Brief
Please edit the lines below so that "camera" becomes "viewer" wherever it occurs, leaving everything else unchanged.

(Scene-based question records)
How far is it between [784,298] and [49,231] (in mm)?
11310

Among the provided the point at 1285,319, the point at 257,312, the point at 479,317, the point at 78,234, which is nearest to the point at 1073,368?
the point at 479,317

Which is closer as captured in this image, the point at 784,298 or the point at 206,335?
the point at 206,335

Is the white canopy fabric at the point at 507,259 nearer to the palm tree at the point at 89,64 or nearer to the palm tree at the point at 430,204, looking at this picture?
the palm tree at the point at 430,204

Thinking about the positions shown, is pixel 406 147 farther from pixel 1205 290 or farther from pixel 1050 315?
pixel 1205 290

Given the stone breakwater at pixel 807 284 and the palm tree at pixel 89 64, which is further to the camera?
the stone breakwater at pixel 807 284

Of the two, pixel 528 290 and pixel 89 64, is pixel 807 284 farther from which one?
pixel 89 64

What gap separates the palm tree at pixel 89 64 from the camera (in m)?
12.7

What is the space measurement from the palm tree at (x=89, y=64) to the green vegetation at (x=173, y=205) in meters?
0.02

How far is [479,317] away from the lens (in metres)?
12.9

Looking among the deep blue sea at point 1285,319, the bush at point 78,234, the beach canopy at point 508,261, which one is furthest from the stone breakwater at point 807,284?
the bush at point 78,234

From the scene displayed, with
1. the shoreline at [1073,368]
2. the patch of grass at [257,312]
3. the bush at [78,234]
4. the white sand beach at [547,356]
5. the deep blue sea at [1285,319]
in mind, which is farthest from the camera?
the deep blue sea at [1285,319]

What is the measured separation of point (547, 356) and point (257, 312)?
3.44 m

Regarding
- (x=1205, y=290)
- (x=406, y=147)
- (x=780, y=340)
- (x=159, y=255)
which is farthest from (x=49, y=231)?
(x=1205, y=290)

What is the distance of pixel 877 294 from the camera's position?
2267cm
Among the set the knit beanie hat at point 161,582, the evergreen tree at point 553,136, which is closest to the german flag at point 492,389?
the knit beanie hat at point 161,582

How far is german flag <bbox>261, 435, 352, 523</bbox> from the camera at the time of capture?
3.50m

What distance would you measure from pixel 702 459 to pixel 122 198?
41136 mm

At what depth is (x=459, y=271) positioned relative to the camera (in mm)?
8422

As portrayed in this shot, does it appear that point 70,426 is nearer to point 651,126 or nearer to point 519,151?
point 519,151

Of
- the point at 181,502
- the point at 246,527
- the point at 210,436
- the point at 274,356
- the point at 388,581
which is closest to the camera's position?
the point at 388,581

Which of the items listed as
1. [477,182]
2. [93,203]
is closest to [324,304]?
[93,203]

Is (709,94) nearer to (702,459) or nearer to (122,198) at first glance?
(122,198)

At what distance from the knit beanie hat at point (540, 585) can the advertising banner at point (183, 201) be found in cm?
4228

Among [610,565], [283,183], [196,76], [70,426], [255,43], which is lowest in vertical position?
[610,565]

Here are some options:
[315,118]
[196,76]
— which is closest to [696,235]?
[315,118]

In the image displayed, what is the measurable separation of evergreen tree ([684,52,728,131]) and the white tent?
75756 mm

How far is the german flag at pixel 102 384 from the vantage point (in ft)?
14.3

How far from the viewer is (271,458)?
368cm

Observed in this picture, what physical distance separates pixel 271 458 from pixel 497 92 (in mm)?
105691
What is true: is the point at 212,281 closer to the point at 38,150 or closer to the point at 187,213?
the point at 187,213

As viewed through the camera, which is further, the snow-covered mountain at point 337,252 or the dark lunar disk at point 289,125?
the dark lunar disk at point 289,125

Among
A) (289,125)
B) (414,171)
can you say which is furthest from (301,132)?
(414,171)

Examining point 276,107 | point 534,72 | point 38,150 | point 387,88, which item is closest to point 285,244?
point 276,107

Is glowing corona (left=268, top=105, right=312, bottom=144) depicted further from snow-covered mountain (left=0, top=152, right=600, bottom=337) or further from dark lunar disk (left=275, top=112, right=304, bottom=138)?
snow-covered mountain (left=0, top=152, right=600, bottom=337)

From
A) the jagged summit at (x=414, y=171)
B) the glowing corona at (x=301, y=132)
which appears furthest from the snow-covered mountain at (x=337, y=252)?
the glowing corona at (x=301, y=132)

Task response
How far is it between [784,298] and [49,231] (in mm)?
11310

Among the provided the point at 1285,319, the point at 257,312, the point at 479,317, the point at 78,234, which is nearest to the point at 1073,368?
the point at 479,317

Which is closer as captured in this image, the point at 784,298 or the point at 206,335?
the point at 206,335

Is the white canopy fabric at the point at 507,259 nearer to the palm tree at the point at 89,64 or nearer to the palm tree at the point at 430,204, looking at this picture?
the palm tree at the point at 430,204

Thinking about the positions shown, is pixel 406 147 farther from pixel 1205 290 or farther from pixel 1050 315?
pixel 1205 290

Given the stone breakwater at pixel 807 284 and the palm tree at pixel 89 64, which is further to the viewer?
the stone breakwater at pixel 807 284

Of the two, pixel 528 290 and pixel 89 64, is pixel 807 284 farther from which one?
pixel 89 64

What gap separates the palm tree at pixel 89 64 from the viewer (in m)?
12.7

What is the space measurement from the palm tree at (x=89, y=64) to the green vegetation at (x=173, y=205) in meters?
0.02

How far is [479,317] away from the lens (in metres)?
12.9

Looking among the deep blue sea at point 1285,319, the bush at point 78,234, the beach canopy at point 508,261, which one is furthest from the stone breakwater at point 807,284?
the bush at point 78,234

From the scene displayed, with
1. the shoreline at [1073,368]
2. the patch of grass at [257,312]
3. the bush at [78,234]
4. the white sand beach at [547,356]
5. the deep blue sea at [1285,319]
in mind, which is farthest from the viewer?
the deep blue sea at [1285,319]

What is the measured separation of point (547, 356) and point (257, 312)?
3.44 m

Regarding
- (x=1205, y=290)
- (x=406, y=147)
- (x=780, y=340)
- (x=159, y=255)
which is farthest from (x=49, y=231)?
(x=1205, y=290)

What is the distance of pixel 877 294 from the viewer's position?
2267cm
Among the set the knit beanie hat at point 161,582, the evergreen tree at point 553,136, which is closest to the german flag at point 492,389?
the knit beanie hat at point 161,582

How far is german flag <bbox>261, 435, 352, 523</bbox> from the viewer at the time of capture?
3.50m

What distance would you measure from pixel 702 459 to pixel 122 198?
41136 mm

At what depth is (x=459, y=271) positioned relative to the viewer (in mm)?
8422

As portrayed in this shot, does it appear that point 70,426 is nearer to point 651,126 or nearer to point 519,151?
point 519,151

Of
- the point at 181,502
- the point at 246,527
- the point at 210,436
- the point at 274,356
- the point at 388,581
which is closest to the viewer's position?
the point at 388,581

Which of the items listed as
1. [477,182]
2. [93,203]
is closest to [324,304]?
[93,203]

Is (709,94) nearer to (702,459) or nearer to (122,198) at first glance?
(122,198)

At what distance from the knit beanie hat at point (540, 585) can the advertising banner at point (183, 201) be found in cm?
4228

Among [610,565], [283,183], [196,76], [70,426], [255,43], which is lowest in vertical position?
[610,565]

Here are some options:
[315,118]
[196,76]
— which is closest to [696,235]?
[315,118]

In the image displayed, what is the measurable separation of evergreen tree ([684,52,728,131]) and the white tent?
75756 mm

How far is the german flag at pixel 102 384 from the vantage point (in ft)?
14.3

How far from the viewer is (271,458)?
368cm

Observed in this picture, what physical distance separates pixel 271 458 from pixel 497 92 (in mm)?
105691
What is true: is the point at 212,281 closer to the point at 38,150 or closer to the point at 187,213?
the point at 187,213

As viewed through the viewer, which is further, the snow-covered mountain at point 337,252 or the dark lunar disk at point 289,125?
the dark lunar disk at point 289,125

Among
A) (289,125)
B) (414,171)
can you say which is furthest from (301,132)?
(414,171)

Examining point 276,107 | point 534,72 | point 38,150 | point 387,88, which item is closest to point 285,244?
point 276,107

Is glowing corona (left=268, top=105, right=312, bottom=144) depicted further from snow-covered mountain (left=0, top=152, right=600, bottom=337) or further from dark lunar disk (left=275, top=112, right=304, bottom=138)?
snow-covered mountain (left=0, top=152, right=600, bottom=337)

From
A) the jagged summit at (x=414, y=171)
B) the glowing corona at (x=301, y=132)
which appears furthest from the snow-covered mountain at (x=337, y=252)?
the glowing corona at (x=301, y=132)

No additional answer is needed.